Detailed description of the invention
The present invention will be further described with reference to the accompanying drawings, but the embodiment in attached drawing is not constituted to any limit of the invention System, for those of ordinary skill in the art, without creative efforts, can also obtain according to the following drawings Other attached drawings.
Fig. 1 is the structural schematic block diagram of the train rail abnormality detection system of an illustrative embodiment of the invention;
Fig. 2 is the structural schematic block diagram of the anomaly analysis module of an illustrative embodiment of the invention.
Appended drawing reference:
Detection module 1, anomaly analysis module 2, visualization warning module 3, comparing unit 10, anomaly analysis unit 20.
Specific embodiment
The invention will be further described with the following Examples.
Referring to Fig. 1, Fig. 2, the embodiment of the invention provides train rail abnormality detection systems, comprising:
Detection module 1 obtains train rail state-detection data for detecting to train rail state;
Anomaly analysis module 2, including comparing unit 10 and anomaly analysis unit 20, comparing unit 10 are used for the train Track condition detection data is compared with calibration range;Anomaly analysis unit 20 is used to work as the train rail state-detection number When according to exceeding the calibration range, determine that the train rail state-detection data are abnormal;
Warning module 3 is visualized, for generating alarm after determining that the train rail state-detection data are exception Information, and show the warning message, so that maintenance personnel repairs abnormal train rail.

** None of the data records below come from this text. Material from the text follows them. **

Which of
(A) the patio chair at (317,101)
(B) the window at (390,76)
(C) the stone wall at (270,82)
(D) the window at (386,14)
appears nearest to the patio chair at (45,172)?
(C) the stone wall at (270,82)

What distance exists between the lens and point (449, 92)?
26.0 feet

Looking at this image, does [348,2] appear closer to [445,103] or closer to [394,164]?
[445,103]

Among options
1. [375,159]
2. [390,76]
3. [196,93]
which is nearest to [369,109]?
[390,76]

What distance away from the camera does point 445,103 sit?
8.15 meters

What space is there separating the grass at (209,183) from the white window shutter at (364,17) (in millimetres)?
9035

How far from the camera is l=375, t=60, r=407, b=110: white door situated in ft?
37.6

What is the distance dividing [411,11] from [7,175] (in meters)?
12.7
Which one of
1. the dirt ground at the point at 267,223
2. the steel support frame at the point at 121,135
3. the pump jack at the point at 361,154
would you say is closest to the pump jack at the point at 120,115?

Wherein, the detection module 1 includes aggregation node and multiple sensor nodes, multiple sensor node acquisition column Track road state-detection data, the train rail state-detection Data Concurrent that aggregation node converges multiple sensor nodes are sent to institute State anomaly analysis module 2.In a kind of mode of preferred implementation, the sensor node includes that ultrasonic sensor and pressure pass Sensor, ultrasonic sensor, pressure sensor periodically detect its corresponding train rail.In turn, the comparison The ultrasonic signal that ultrasonic sensor acquires is compared unit 10 with the first calibration range, and first calibration range is used In statement ultrasonic signal attenuation range;The comparing unit 10 is also by the pressure information of pressure sensor acquisition and the second calibration Range is compared, and second calibration range is for stating pressure information variation range.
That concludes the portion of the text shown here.